The new nativism
It should probably come as no surprise that the influence of “outside money” has become a flashpoint in the race for mayor of Boston. For along with our capital city’s many charms comes a long and not so illustrious history of rank provincialism.
We are wary of outsiders and are capable of dismissing those even from a different neighborhood of Boston as meddling troublemakers, as evidenced by the surprising degree of support among mayoral candidates for a referendum in which only East Boston residents get to vote on whether Boston should be home to a casino.
Last week the focus was the short-lived vow by the education advocacy group Stand for Children to spend $500,000 to boost John Connolly’s mayoral campaign. The kerfuffle was tailor made for the sort of self-righteous expressions of indignation at interloping carpetbaggers that are so baked into Boston’s political landscape.
Rob Consalvo has been leading the nativist charge among mayoral candidates, decrying any spending by outside organizations in the 12-way race. The Hyde Park district city councilor has called on his competitors to commit to a “Boston Pledge,” fashioned after the “People’s Pledge” that Scott Brown and Elizabeth Warren agreed to in their US Senate race, to keep independent expenditures out of the mayor’s race.
The backlash against Connolly over the pledged spending by Stand seemed poised to go from zero to 80 in no time, and it may well have dogged him all the way up to the September 24 preliminary election. With that in mind, Connolly, who sought the Stand for Children endorsement along with three of his fellow candidates, quickly pivoted and said he’d take their support but didn’t want their money. The group said it would respect his wishes and not spend money in the race.
Connolly’s announcement was welcomed by several of his competitors, and it surely also cheered the Globe editorial board, which earlier this month called on candidates to ask outside groups to stay out of the mayor’s race.
But in a sign that editorials don’t always reflect unanimous opinion within the paper, veteran Globe editorial board member Larry Harmon, in his bylined column over the weekend, had a very different take. Harmon’s message to Connolly (albeit a few days too late): Take the money. Connolly’s education reform views align perfectly with Stand for Children’s, so why not let them promote your candidacy, Harmon argued, especially since the Boston Teachers Union — every bit the special interest group that Stand is — will be mobilizing its members to push the union’s interests in the race.

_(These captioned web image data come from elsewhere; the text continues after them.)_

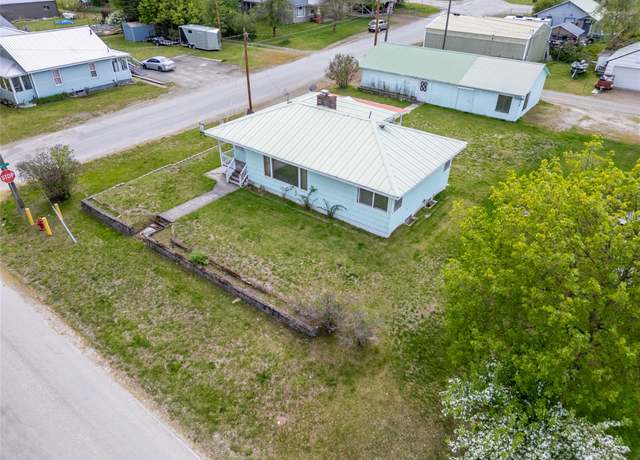 Property at 514 E Mineral Ave, Troy, MT 59935, 1 bed, 1.5 baths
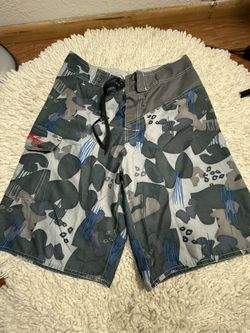 Billabong men’s board shorts  Size 32  In very good condition  Smoke free home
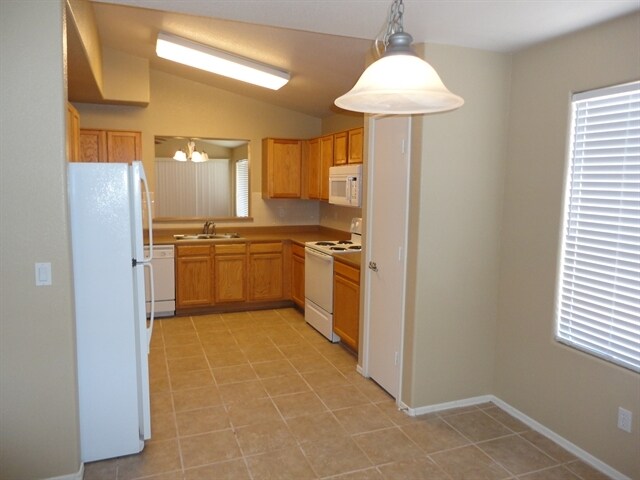 Building Photo - 1505 S 81st Dr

Meanwhile, Marty Walsh shows no signs of swearing off outside spending by labor unions. Charlotte Golar Richie also isn’t interested in signing the pledge. Richie, appearing last week on NECN, said she wouldn’t sign the pledge because, well, she needs the money (or, technically speaking, needs money spent on her behalf, since independent expenditures can’t be coordinated with a candidate’s campaign). Richie has been widely expected to get a boost from spending by EMILY’s List, a national political organization that supports pro-choice Democratic women candidates, so her vow not to sign the pledge was hardly surprising. The real news was her declaration that EMILY’s List isn’t going to make independent expenditures on behalf of her campaign, after all, and she said she didn’t know of any group, for that matter, that was planning to do so. (All of which makes her stand against the “Boston Pledge” and claim to need money from wherever it comes a bit of a headscratcher.)
Tom Keane, writing in yesterday’s Globe, finds all the parochial denouncing of outside influences to be tiresome — with the holier-than-thou pronouncements from Consalvo particularly tough to take in light of the hundreds of thousands of dollars in contributions he’s received from donors who live outside the city. (CommonWealth’s Paul McMorrow has documented the healthy share of donations coming from out-of-town to the coffers of all the candidates.) Keane says there are plenty of people who don’t live in the city who have a stake in its future, and there’s nothing wrong with them donating to campaigns.
Maybe so, and out-of-town cash from individual donors doesn’t seem to be pushing anyone’s buttons — probably because all the campaigns are counting on it. And no one has called out Walsh in a big way for the money unions are quietly spending on his behalf. A brassy announcement from an advocacy group that they’re going to spend big bucks to back a candidate who supports their agenda, however, was apparently too much for the locals to handle.